Chapter 4 One-Sample

Use one-sample tests to either describe a single variable’s frequency or central tendency, or to compare the frequency or central tendency to a hypothesized distribution or value.

If the data generating process produces continuous outcomes (interval or ratio), and the outcomes are symmetrically distributed, the sample mean, \(\bar{x}\), is a random variable centered at the population mean, \(\mu\). You can then use a theoretical distribution (normal or student t) to estimate a 95% confidence interval (CI) around \(\mu\), or compare \(\bar{x}\) to an hypothesized population mean, \(\mu_0\). If you (somehow) know the population variance, or the Central Limit Theorem (CLT) conditions hold, you can assume the random variable is normally distributed and use the z-test, otherwise assume the random variable has student t distribution and use the t-test.⁴ If the data generating process produces continuous outcomes that are not symmetrically distributed, use a non-parametric test like the Wilcoxon median test.

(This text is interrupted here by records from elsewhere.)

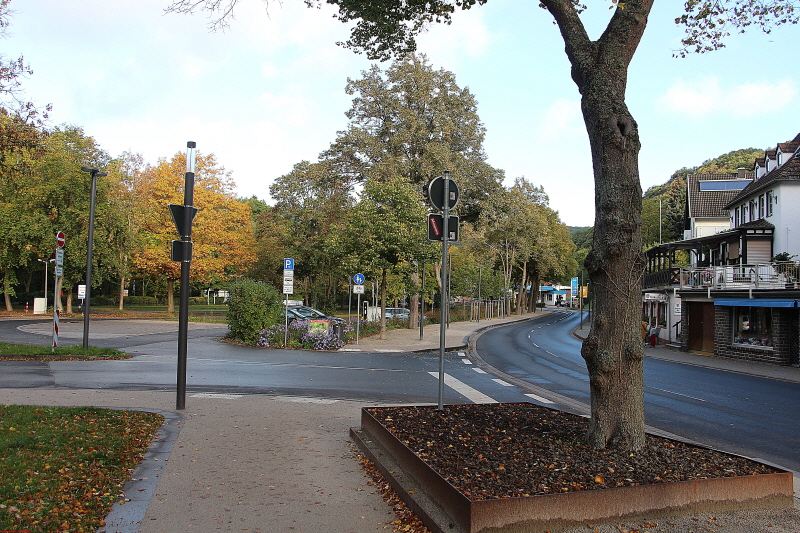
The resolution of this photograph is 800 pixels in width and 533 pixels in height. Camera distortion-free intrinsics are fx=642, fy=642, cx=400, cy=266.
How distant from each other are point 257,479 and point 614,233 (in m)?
4.03

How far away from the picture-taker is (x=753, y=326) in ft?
90.8

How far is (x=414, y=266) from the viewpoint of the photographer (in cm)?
3067

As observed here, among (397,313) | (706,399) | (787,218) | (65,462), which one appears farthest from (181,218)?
(397,313)

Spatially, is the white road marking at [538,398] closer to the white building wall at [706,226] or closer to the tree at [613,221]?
the tree at [613,221]

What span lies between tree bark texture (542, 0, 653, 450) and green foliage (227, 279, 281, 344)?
20.5m

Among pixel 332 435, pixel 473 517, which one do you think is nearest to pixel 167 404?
pixel 332 435

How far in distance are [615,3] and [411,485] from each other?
16.1ft

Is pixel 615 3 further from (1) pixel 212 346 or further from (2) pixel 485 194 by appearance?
(2) pixel 485 194

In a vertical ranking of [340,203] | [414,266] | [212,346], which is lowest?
[212,346]

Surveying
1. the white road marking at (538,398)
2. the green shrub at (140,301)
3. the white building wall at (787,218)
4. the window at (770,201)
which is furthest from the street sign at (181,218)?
the green shrub at (140,301)

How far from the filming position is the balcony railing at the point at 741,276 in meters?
26.3

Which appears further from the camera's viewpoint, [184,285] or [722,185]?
[722,185]

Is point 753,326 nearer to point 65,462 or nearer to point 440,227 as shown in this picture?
point 440,227

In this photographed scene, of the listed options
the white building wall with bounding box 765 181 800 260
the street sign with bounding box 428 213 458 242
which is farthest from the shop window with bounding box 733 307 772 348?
the street sign with bounding box 428 213 458 242
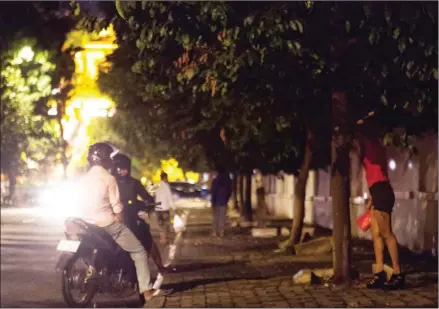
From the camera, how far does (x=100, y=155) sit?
10328mm

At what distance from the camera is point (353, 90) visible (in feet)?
34.7

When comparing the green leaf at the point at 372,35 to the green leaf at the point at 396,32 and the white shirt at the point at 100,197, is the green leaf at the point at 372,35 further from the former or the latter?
the white shirt at the point at 100,197

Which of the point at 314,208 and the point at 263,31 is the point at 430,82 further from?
the point at 314,208

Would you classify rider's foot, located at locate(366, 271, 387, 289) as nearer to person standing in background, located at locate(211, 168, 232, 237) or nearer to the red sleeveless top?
the red sleeveless top

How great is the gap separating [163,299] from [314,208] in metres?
17.9

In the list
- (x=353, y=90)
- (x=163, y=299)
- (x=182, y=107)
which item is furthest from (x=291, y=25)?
(x=182, y=107)

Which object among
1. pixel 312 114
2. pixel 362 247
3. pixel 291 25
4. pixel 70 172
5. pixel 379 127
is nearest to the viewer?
pixel 291 25

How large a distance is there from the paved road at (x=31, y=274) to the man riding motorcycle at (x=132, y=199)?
969 mm

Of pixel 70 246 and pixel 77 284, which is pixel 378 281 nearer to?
pixel 77 284

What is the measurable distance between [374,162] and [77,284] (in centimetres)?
359

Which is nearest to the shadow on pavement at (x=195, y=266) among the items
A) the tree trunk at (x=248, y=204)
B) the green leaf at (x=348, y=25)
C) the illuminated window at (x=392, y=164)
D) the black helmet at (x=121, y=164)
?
the black helmet at (x=121, y=164)

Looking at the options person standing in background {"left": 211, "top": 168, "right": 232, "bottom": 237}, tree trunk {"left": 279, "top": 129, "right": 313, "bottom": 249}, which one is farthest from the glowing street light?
tree trunk {"left": 279, "top": 129, "right": 313, "bottom": 249}

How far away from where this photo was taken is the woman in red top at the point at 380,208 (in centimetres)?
1056

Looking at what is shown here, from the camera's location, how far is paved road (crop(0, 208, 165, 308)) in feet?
37.0
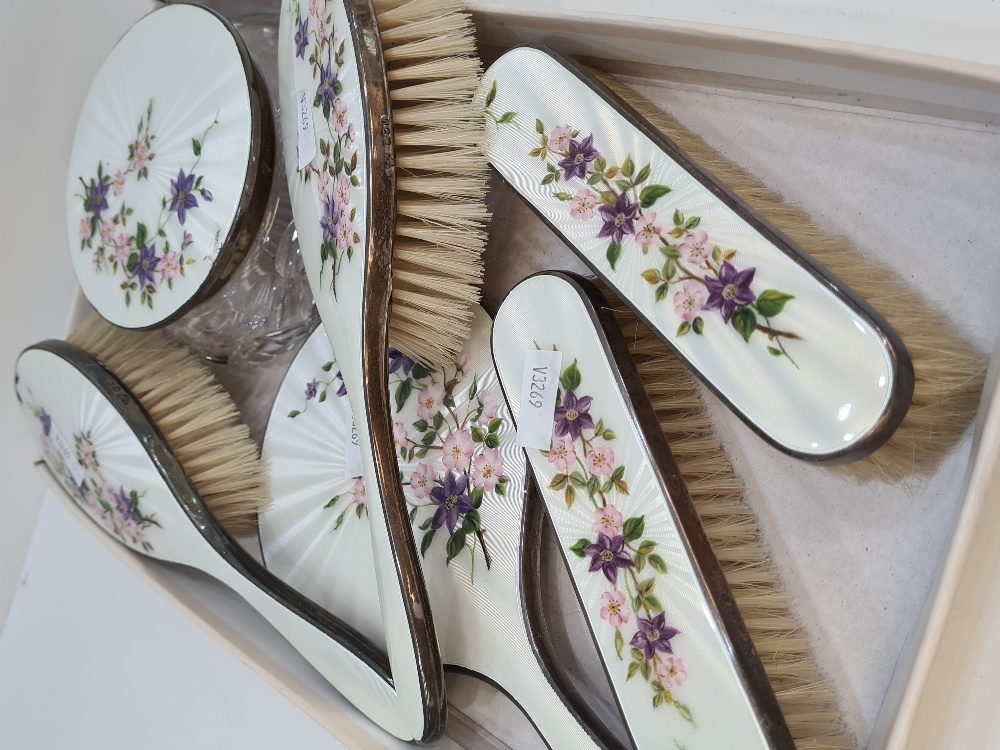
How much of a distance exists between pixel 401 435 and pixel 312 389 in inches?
4.5

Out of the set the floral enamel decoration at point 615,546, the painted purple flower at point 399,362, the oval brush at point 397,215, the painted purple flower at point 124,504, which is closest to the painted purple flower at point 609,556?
the floral enamel decoration at point 615,546

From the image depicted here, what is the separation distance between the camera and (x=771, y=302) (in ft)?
1.30

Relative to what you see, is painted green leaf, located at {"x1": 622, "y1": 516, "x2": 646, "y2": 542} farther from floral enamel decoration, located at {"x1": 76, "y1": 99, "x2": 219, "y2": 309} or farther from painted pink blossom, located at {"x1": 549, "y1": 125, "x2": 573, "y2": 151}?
floral enamel decoration, located at {"x1": 76, "y1": 99, "x2": 219, "y2": 309}

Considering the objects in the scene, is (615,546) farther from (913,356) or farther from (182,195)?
(182,195)

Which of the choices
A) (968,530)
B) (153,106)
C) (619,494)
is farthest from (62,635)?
(968,530)

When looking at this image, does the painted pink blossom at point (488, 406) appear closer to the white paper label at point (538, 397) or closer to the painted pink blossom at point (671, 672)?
the white paper label at point (538, 397)

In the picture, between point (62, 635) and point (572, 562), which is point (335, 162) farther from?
point (62, 635)

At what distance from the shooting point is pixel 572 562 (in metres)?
0.49

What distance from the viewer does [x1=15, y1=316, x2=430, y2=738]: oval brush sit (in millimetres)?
691

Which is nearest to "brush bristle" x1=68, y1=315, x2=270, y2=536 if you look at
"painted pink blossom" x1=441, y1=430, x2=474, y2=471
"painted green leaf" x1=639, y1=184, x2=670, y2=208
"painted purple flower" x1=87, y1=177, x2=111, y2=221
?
"painted purple flower" x1=87, y1=177, x2=111, y2=221

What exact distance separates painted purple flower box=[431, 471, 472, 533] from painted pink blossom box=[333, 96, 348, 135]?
235mm

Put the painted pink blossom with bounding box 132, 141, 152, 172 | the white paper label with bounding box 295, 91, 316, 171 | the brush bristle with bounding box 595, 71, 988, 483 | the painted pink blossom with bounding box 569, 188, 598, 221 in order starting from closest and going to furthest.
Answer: the brush bristle with bounding box 595, 71, 988, 483, the painted pink blossom with bounding box 569, 188, 598, 221, the white paper label with bounding box 295, 91, 316, 171, the painted pink blossom with bounding box 132, 141, 152, 172

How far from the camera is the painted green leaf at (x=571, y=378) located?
0.48 meters

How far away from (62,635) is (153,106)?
0.52 m
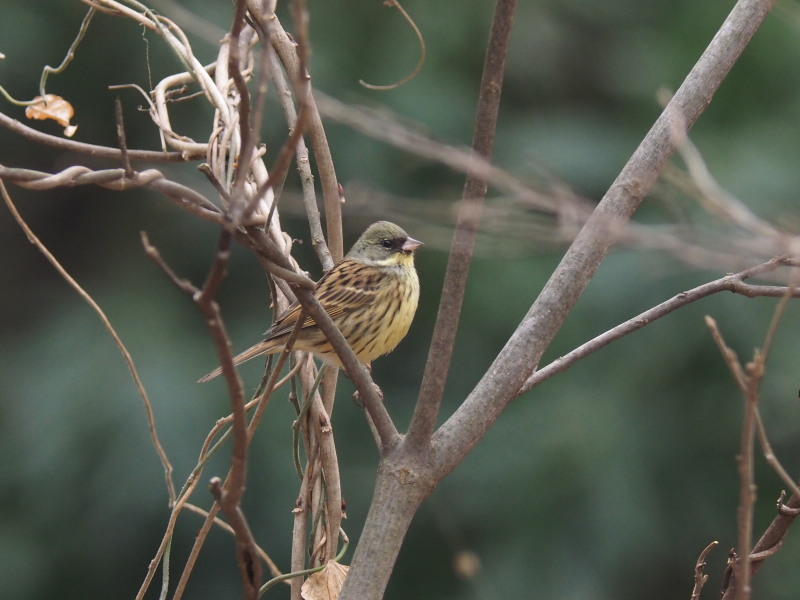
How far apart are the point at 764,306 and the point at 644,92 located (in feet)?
4.83

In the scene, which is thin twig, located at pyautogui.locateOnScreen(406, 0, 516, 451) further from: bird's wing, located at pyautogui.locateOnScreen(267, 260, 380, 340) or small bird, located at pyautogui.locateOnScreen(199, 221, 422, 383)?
bird's wing, located at pyautogui.locateOnScreen(267, 260, 380, 340)

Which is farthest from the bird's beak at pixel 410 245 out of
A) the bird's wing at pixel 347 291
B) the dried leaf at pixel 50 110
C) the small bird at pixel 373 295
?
the dried leaf at pixel 50 110

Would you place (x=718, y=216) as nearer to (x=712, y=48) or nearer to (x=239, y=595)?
(x=712, y=48)

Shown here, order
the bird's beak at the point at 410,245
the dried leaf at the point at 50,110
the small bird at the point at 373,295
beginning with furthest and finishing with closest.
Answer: the bird's beak at the point at 410,245
the small bird at the point at 373,295
the dried leaf at the point at 50,110

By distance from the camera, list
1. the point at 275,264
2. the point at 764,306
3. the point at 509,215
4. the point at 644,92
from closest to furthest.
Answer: the point at 509,215 → the point at 275,264 → the point at 764,306 → the point at 644,92

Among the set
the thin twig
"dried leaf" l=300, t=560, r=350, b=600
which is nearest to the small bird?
"dried leaf" l=300, t=560, r=350, b=600

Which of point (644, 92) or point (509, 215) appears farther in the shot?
point (644, 92)

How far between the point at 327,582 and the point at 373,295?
204 cm

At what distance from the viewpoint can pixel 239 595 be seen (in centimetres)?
597

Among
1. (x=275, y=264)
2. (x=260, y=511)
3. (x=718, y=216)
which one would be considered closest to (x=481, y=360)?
(x=260, y=511)

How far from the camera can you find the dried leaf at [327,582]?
2.14 m

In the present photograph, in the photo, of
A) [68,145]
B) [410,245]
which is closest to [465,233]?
[68,145]

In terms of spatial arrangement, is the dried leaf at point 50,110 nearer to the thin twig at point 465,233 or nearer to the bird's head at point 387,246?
the thin twig at point 465,233

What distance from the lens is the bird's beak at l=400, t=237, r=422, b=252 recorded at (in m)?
4.25
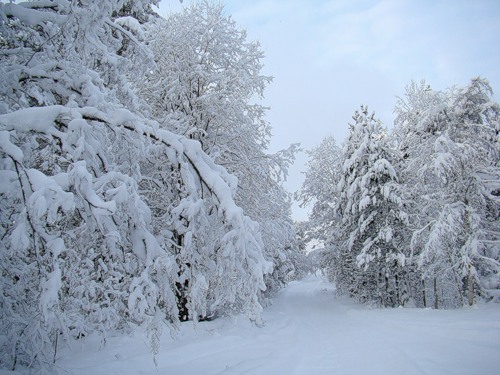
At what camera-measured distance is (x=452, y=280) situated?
19516 millimetres

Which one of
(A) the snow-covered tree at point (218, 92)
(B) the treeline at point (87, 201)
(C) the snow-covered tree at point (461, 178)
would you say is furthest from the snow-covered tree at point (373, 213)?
(B) the treeline at point (87, 201)

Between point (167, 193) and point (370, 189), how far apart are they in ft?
39.8

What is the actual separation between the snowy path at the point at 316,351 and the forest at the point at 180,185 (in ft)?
2.46

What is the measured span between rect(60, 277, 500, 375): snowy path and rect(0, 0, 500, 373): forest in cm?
75

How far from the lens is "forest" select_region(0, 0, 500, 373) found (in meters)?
3.23

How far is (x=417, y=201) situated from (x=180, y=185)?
14671 mm

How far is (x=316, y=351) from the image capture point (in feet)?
25.9

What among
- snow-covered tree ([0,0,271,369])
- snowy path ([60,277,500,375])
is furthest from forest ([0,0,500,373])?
snowy path ([60,277,500,375])

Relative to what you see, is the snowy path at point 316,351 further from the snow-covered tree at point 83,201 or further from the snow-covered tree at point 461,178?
the snow-covered tree at point 461,178

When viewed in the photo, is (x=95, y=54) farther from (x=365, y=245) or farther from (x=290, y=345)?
(x=365, y=245)

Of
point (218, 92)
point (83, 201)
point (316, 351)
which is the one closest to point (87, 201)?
point (83, 201)

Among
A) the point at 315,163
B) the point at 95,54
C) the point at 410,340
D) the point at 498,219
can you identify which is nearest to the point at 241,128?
the point at 95,54

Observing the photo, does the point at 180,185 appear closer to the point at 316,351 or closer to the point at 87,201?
the point at 316,351

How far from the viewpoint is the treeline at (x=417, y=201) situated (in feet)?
42.0
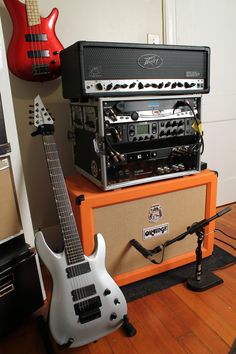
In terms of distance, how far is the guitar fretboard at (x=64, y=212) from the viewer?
102 cm

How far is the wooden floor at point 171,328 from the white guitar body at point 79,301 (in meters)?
0.10

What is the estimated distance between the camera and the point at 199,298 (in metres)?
1.25

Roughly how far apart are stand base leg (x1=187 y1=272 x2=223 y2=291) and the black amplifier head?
904 millimetres

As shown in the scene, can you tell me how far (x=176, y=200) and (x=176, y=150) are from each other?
0.81 ft

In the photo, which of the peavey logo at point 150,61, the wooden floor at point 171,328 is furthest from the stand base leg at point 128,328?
the peavey logo at point 150,61

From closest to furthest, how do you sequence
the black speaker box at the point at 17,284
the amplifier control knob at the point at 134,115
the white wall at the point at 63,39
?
the black speaker box at the point at 17,284
the amplifier control knob at the point at 134,115
the white wall at the point at 63,39

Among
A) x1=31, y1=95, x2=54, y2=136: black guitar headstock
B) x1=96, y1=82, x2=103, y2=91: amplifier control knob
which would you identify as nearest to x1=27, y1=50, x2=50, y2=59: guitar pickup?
x1=31, y1=95, x2=54, y2=136: black guitar headstock

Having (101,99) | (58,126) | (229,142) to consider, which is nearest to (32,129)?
(58,126)

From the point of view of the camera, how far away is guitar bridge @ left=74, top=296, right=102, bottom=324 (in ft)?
3.15

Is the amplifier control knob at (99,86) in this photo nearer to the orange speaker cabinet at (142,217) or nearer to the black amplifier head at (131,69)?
the black amplifier head at (131,69)

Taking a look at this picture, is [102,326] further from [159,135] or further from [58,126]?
[58,126]

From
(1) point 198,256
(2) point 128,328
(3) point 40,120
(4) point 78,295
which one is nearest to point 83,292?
(4) point 78,295

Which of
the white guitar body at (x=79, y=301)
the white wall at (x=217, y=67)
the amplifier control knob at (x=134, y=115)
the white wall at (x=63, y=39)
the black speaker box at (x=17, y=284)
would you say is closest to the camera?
the white guitar body at (x=79, y=301)

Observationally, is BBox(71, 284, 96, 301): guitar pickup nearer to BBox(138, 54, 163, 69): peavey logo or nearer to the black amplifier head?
the black amplifier head
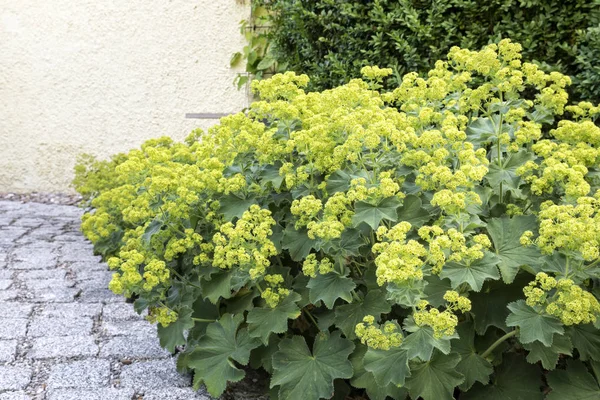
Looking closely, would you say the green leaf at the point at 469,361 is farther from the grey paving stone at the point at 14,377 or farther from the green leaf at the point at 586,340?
the grey paving stone at the point at 14,377

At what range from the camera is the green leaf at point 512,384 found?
6.01 feet

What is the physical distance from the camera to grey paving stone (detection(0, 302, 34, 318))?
2947 mm

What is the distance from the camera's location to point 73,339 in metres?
2.67

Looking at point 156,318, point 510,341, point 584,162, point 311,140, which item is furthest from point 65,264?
point 584,162

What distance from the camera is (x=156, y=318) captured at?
225 cm

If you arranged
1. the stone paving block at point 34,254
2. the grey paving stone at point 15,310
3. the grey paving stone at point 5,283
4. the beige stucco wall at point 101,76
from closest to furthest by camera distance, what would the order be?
1. the grey paving stone at point 15,310
2. the grey paving stone at point 5,283
3. the stone paving block at point 34,254
4. the beige stucco wall at point 101,76

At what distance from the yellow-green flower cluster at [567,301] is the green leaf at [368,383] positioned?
479 millimetres

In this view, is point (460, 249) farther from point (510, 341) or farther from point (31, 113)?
point (31, 113)

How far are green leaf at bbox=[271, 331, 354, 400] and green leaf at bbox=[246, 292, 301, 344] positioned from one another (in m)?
0.08

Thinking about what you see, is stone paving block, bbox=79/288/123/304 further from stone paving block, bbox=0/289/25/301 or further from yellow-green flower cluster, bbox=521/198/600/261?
yellow-green flower cluster, bbox=521/198/600/261

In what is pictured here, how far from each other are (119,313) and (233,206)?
48.6 inches

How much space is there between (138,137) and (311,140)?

If the data generating process produces discrete outcomes (counts), the sample count, \(x\), is a random variable from a Poisson, binomial, normal, or multinomial distribution, or a random variable from a theoretical outcome.

For counts over a fixed time or space, treat the count as a random variable from a Poisson distribution with expected value \(\lambda\) and variance \(\lambda\).
For counts within a fixed total that are then classified into two levels (usually yes/no), then treat the count as a random variable from a binomial distribution with expected value \(n\pi\) and variance \(n\pi(1-\pi)\).
For binomial distributions where \(n\ge30\) and the frequency counts of both levels is \(\ge\) 5, treat the proportion as a random variable from the normal distribution with expected valued \(\pi\) and variance \(\frac{\pi(1-\pi)}{n}\).
For counts within a fixed total that are then classified into three or more levels, treat the count as a random variable from the multinomial distribution with expected value \(n\pi_j\) and variance \(n\pi_j(1-\pi_j)\).

Whatever the source of the expected values, you use either the chi-squared goodness-of-fit test or G test to test whether the observed values fit the expected values from the distribution. In the special case of binary outcomes with small (n < 1,000), you can use Fisher’s exact test instead. The discrete variable tests are discussed in PSU STATS 504.

The t-test returns nearly the same result as the z-test when the CLT holds, so in practice no one bothers with the z-test except as an aid to teach the t-test.↩︎